In diving, on the other hand, we fortunately don’t have to deal with such extreme times. For us, periods of minutes to hours are decisive. So back to our diagram: if you follow the curve further, you can see that after another half-life, 75% of complete saturation has been reached. Sure – the tissue halved the remaining pressure difference just as quickly as the first time.

After 6 half-lives we arrive at over 98%, for our purposes we can then assume complete saturation.

 

Pressure equalization and tissue saturation

Desaturation

Simply explained: Diagram

Desaturation takes place accordingly. When the pressure on the gas side decreases, gases escape from the liquid again. This also happens very quickly at the beginning, then more slowly – but this process has a few special pitfalls, as we will see further on.

Since it is more than complicated to have all model tissues (compartments) in view at once, we will first take a look at the saturation and desaturation of a single model tissue. Helpful for this is this basic graph, where the ambient pressure is plotted on the X-axis, and the inert gas pressure in the model fabric is plotted on the Y-axis. If the ambient pressure is higher than the gas pressure in the model tissue, the model tissue saturates up – if the ambient pressure is lower, it desaturates. The dashed middle line shows the moment when the pressure equalization has completely taken place.

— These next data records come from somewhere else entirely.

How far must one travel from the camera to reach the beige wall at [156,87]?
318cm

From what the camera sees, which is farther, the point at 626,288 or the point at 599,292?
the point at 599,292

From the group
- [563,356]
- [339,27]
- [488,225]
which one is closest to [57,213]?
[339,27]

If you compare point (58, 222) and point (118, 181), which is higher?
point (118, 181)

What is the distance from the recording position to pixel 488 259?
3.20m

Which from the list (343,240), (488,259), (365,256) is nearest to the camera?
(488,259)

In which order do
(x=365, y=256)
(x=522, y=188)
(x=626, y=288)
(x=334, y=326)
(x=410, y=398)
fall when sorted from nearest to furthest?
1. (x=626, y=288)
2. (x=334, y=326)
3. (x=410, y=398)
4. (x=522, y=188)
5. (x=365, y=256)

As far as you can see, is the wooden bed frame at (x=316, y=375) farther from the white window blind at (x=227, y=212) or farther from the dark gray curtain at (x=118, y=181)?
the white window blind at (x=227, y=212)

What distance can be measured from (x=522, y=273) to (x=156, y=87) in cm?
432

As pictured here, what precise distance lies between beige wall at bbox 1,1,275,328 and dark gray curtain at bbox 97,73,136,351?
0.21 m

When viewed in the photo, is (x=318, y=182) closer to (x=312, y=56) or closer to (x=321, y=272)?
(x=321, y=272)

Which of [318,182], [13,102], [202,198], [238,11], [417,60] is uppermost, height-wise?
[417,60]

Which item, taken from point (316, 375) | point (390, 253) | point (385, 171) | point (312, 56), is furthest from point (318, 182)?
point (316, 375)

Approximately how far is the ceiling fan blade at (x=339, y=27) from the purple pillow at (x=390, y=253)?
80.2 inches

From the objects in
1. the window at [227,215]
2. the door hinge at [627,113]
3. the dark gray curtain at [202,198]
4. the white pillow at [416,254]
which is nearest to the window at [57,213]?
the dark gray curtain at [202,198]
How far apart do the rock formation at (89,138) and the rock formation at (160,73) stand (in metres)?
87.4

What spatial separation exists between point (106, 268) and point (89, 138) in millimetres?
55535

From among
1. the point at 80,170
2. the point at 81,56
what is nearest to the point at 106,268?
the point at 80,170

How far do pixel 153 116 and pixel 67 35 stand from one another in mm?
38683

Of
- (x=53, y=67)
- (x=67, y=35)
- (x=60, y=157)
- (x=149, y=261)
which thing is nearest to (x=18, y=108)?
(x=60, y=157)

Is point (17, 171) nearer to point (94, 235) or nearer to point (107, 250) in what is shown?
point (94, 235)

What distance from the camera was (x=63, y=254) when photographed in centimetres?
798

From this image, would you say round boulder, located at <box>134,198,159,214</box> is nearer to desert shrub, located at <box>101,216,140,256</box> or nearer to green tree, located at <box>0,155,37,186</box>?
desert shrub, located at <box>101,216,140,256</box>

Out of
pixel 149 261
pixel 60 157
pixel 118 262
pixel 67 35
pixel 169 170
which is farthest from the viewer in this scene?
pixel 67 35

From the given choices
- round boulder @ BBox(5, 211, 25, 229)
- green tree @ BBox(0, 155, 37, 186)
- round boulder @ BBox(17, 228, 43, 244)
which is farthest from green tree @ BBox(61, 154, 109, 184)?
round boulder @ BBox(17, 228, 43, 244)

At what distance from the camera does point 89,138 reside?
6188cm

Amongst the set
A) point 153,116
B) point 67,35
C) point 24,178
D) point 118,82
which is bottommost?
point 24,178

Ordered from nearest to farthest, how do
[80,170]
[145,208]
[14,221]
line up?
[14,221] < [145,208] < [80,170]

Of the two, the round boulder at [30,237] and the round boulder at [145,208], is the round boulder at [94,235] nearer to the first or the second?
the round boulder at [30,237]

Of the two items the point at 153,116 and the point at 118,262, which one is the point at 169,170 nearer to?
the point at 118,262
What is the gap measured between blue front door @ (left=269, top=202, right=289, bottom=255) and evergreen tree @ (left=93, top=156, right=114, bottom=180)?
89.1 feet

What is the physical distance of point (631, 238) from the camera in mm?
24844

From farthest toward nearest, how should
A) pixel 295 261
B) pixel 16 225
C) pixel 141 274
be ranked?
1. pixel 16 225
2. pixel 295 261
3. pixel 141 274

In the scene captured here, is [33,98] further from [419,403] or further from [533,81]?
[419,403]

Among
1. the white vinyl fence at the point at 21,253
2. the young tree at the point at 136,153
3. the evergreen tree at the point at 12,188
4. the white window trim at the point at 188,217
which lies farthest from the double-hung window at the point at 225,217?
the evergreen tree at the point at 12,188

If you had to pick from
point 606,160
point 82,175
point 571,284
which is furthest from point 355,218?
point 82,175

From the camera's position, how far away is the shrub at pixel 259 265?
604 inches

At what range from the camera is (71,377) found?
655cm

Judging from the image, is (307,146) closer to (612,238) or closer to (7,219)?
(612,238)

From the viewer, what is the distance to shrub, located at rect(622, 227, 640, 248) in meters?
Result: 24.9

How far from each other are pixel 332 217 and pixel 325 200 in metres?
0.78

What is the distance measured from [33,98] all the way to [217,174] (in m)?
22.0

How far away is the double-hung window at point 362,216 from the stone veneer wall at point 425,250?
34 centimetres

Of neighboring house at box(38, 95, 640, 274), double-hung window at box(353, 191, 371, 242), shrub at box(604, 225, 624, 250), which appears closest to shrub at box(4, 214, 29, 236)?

We spend a dive at a certain depth, saturate a model tissue to a certain point – and then, of course, want to end the dive. In doing so, we will inevitably have tissue saturation above ambient pressure at some point during the ascent. Of course, only then can you desaturate.

The relevant question, in fact the only really important question, is now: how far can you reduce the ambient pressure without the nitrogen (or any other inert gas in mixed gas diving) causing problems in the body? This is exactly what the important topic of M-values is all about.

Saturation in general
Desaturation - up to where?

M values

The limits of oversaturation

Unfortunately, gases do not always diffuse out of the body unimpeded, but can form bubbles if the pressure change is too abrupt, and if some unfavorable factors combine. A certain amount of these bubbles is usually tolerated by humans. However, many and large bubbles in the body can also cause a variety of problems, precisely that decompression sickness (DCS).

It is impossible to predict exactly when this will happen. But one can determine values at which the statistical risk of falling ill is low – very roughly summarized, this is exactly the way many decompression models have come about. Statistically determined risks are used to set limits up to which the risk is considered to be “acceptable.” Acceptable is a level of risk accepted by the diver:s following the model, and where exactly that lies is a matter of agreement – risk is never zero, and the outcome for a specific person on a specific dive is unpredictable.

THIS risk is what is meant by the M-value: from here on, your risk of getting DCS with clear symptoms is higher than accepted by the modelers – and the risk grows more and more from here on.

Where exactly do these limits lie? How are they even known? And why is the search for limits like poking in the fog?

Thinking of the process of surfacing in our diagram, we have in the left triangle the area that we have to dive through as we ascend: As the ambient pressure drops, at some point the pressure in the tissue is above the ambient pressure

We are faced with the question of exactly how far we want to go with our current tissue saturation every time we ascent. The fact that overpressure inevitably occurs in various tissues cannot be avoided. The higher this overpressure, the greater the risk of DCS – at the same time, it is necessary if you want to surface.